Ikhwah, kalau Antum ga pengen bilang dakwah di sekolah Antum lagi down, ya jangan ngomong doang, terjun dong kalau perlu menenggelamkan diri kembali ditempat ini, tempat yang juga menjadi asbab Antum bisa menjadi lebih baik seperti sekarang!!
Kalimat di atas mungkin terdengar terlalu keras, tapi itu adalah realita. Saya tidak sedang mengatakan bahwa di semua tempat mengalami hal yang serupa, yaitu kemerosotan kualitas maupun kuantitas dakwah level sekolah, bahkan di beberapa tempat geliat dakwah sekolah itu begitu menggelora, namun di beberapa tempat yang lain hal itu menjadi semacam masalah yang kurang direspon sebagai qadhaya dakwah yang harus diselesaikan dengan segera, karena ibarat tumor, kalau tidak segera diangkat, maka akan cepat menjalar ke seluruh tubuh.
Sebenarnya, dakwah sekolah sedang mendapat angin segar dengan 2 hal, yaitu munculnya pemberitaan Rohis di sebuah media nasional untuk mengkounter serangan Rohis sebagai sarang teroris dengan eksistensi kebaikan yang menolak tuduhan itu dengan elegan, serta isu lemahnya institusi sekolah dengan berbagai kurikulum pendidikannya yang gagal mengatasi kenakalan remaja yang terwujud dengan maraknya kembali tawuran pelajar di mana-mana.

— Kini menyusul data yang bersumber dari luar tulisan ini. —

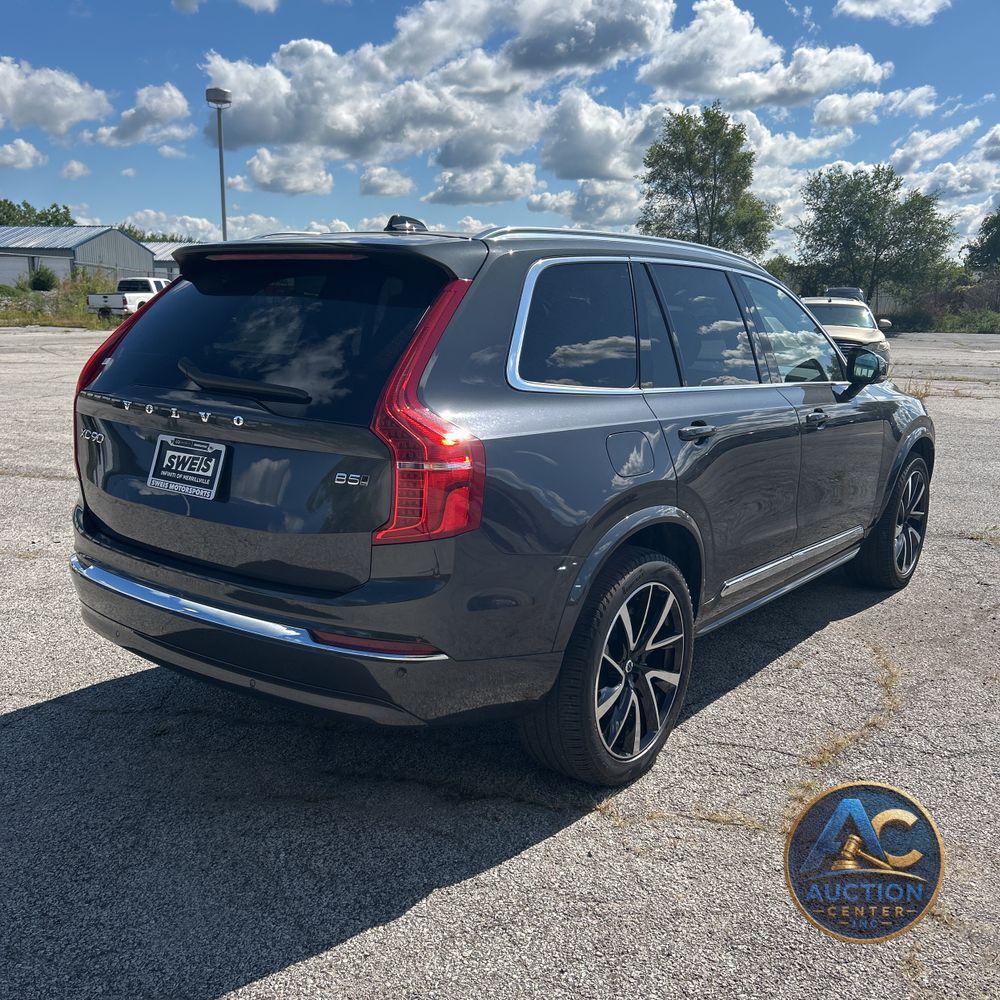 2024 Volvo XC90 B5 - Plus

Maka sebagai aktivis dakwah harus melihat peluang besar tersebut dengan sesegera mungkin menawarkan “produk dagangannya” ke berbagai pihak agar momen tadi tidak hilang begitu saja. Hanya saja kadang kita belum mengemas “produk” kita tersebut dengan semenarik mungkin, agar “target pasar” kita mau membeli “produk” yang kita tawarkan tersebut, begitu pula dengan mempersiapkan manajemen yang solid serta sistem yang teratur, agar “produk” kita tersebut terjaga kesinambungannya dan bahkan semakin hari semakin berkualitas.
Kembali ke potongan kalimat di awal, sayangnya di tengah menggeliatnya kembali kebanyakan aktivis dakwah mengelola para pelajar sebagai bagian dari anashir dakwah, masih saja ada yang (lebih) senang menjadi penonton ketimbang turun sebagai pemain, masih saja ada yang (tak) merasa telah menjadi pecundang bukan pemenang.

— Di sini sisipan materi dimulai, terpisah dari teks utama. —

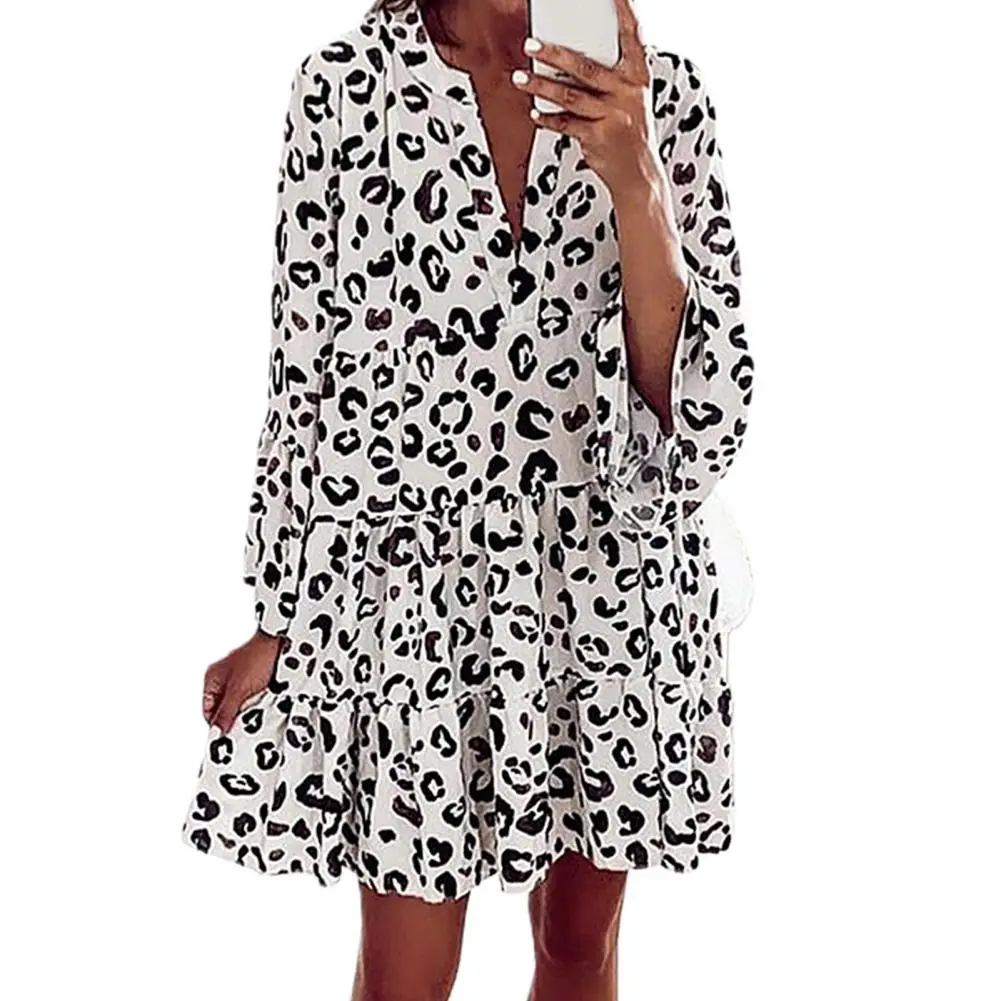 

2021 Autumn Fashion Round Neck Leopard Print Puff Long Sleeve Deep V Neck Mini Dress Women Swing Hem Casual Dress Streetwear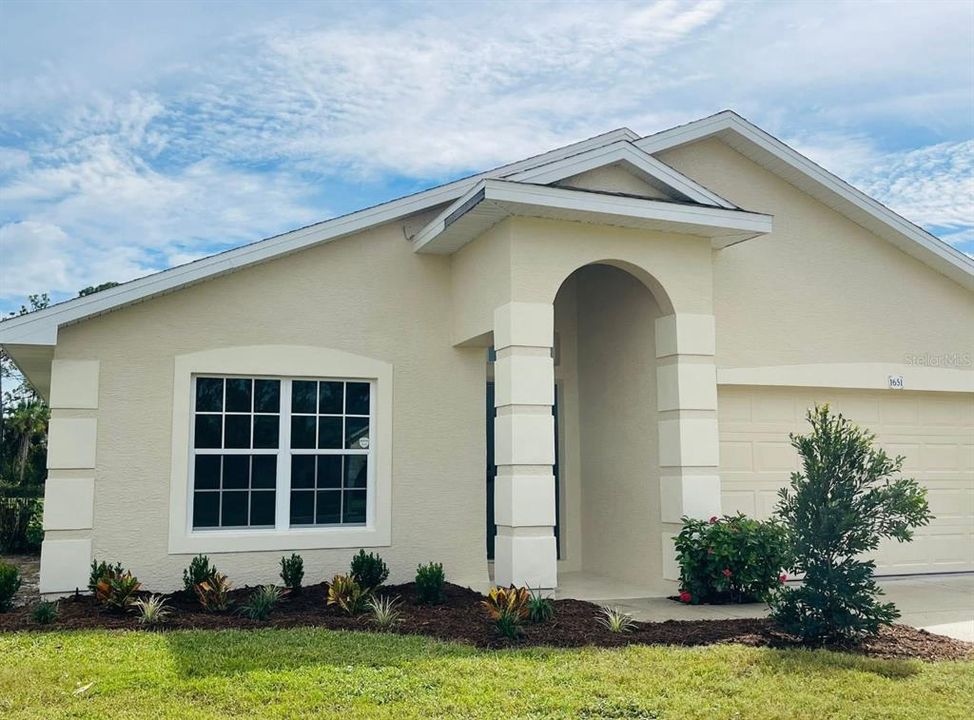 For Sale: $385,000 (3 beds, 2 baths, 1885 Square Feet)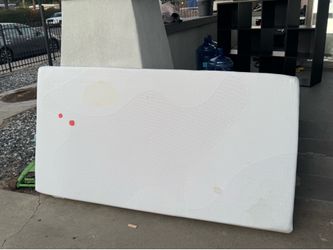 Twin mattress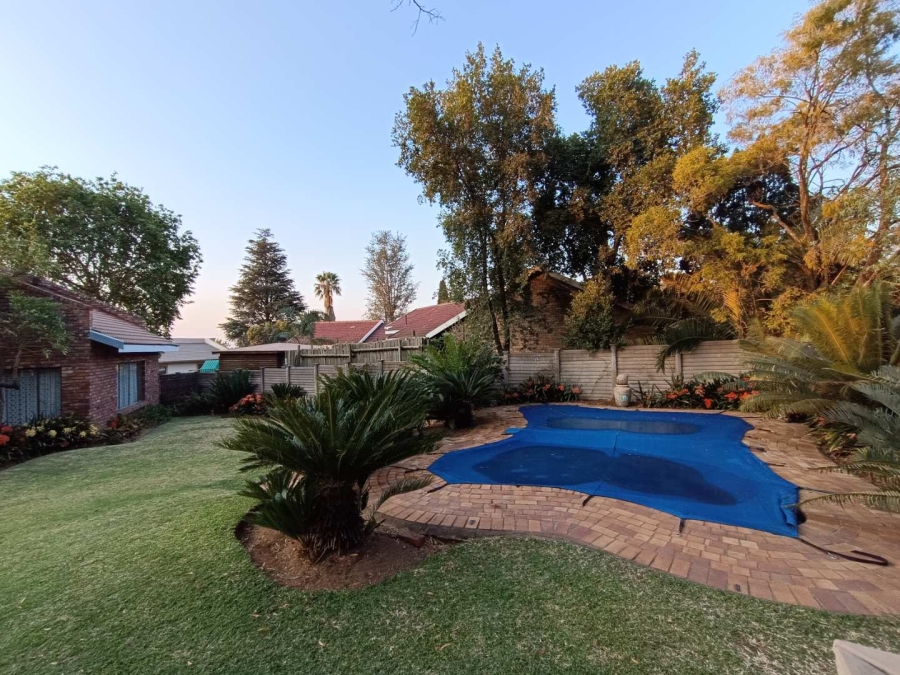 5 Bedroom Property for Sale in Rooihuiskraal Gauteng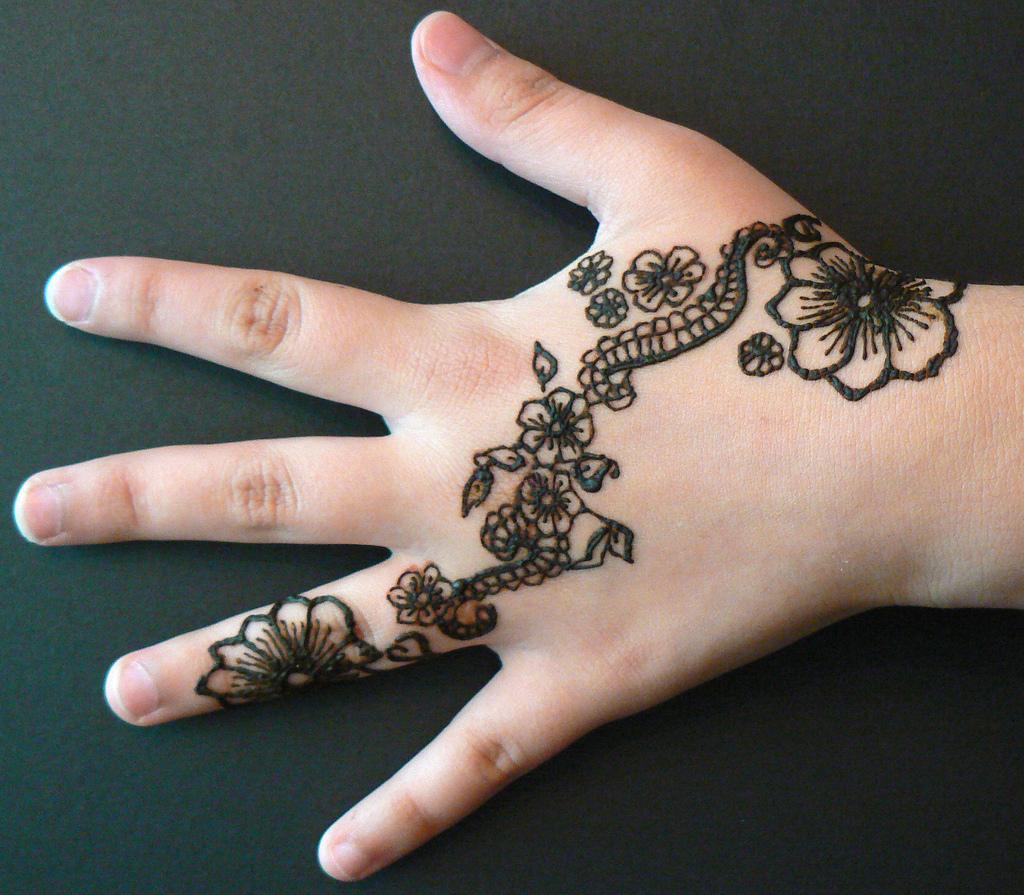 New Simple Mehndi Design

Ketika rekan2 dakwahnya sedang berusaha membangun kembali bangunan dakwah dengan segenap kemampuan dan doa yang bisa mereka lakukan, para penonton itu hanya menyibukkan diri dengan sorakan dan ejekan yang justru menjadi benalu yang bisa melemahkan saudaranya yang lain.
Ada yang merasa sudah terlalu “tua” untuk terlibat dalam dakwah sekolah, karena merasa sudah memiliki bentangan jarak usia sekarang dengan masa kelulusannya “dulu” walaupun masih berstatus ‘single’. Padahal tidak sedikit aktivis dakwah sekolah yang masih aktif adalah mereka mereka yang sudah memiliki “gelar” Abi dan umi dari sekian anak, yang tidak membuat mereka kehilangan ‘sense of belonging’ dengan dakwah sekolah.

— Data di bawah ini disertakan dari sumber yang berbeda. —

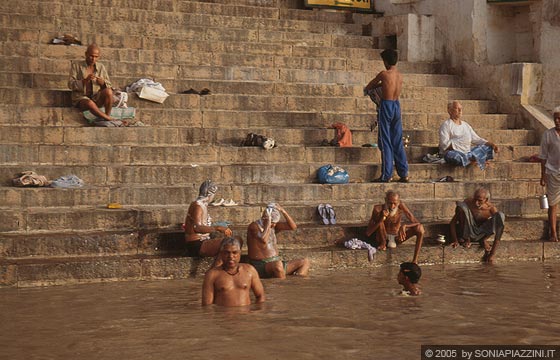 VARANASI - All'alba del sole osserviamo gli usi e i costumi degli induisti durante l'escursione sul Gange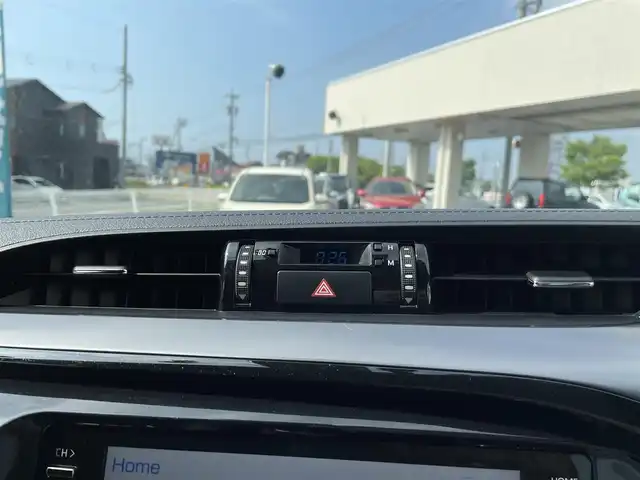 トヨタ ハイラックス Z GRスポーツ 三重県 2024(令6)年 0.8万km プラチナホワイトパールマイカ 登録時7300km/ワンオーナー/GR仕様ハーフレザーシート/荷台カバー（LADDERFRAME）/純正ナビ/（AM/FM/Bluetooth）/全方位カメラ/ETC2.0/ステアリングスイッチ/パドルシフト/レーダークルーズコントロール/オートライト/デジタルインナーミラー/アイドリングストップ/衝突軽減システム/レーンキープアシスト/コーナーセンサー/先行車発進お知らせ機能/純正フロアマット/プッシュスタート/スペアキー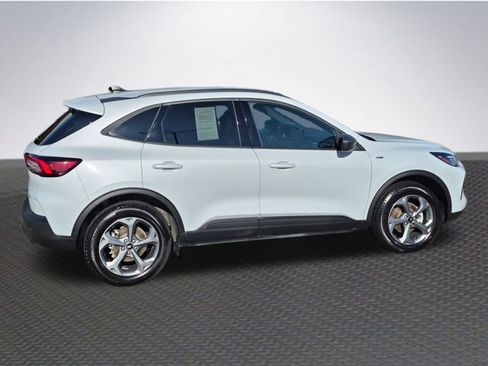 Certified 2025 Ford Escape ST-Line w/ Tech Pack #1 image 4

Atau, ada pula yang merasa sudah terlalu sibuk dengan aktivitas duniawinya sehingga merasa pantas untuk keluar dari arena dakwah, padahal di sekitarnya tidak sedikit yang disibukkan dengan berbagai aktivitas duniawi juga aktivitas dakwah, namun masih memiliki porsi yang tidak sedikit untuk berkecimpung dalam dakwah sekolah.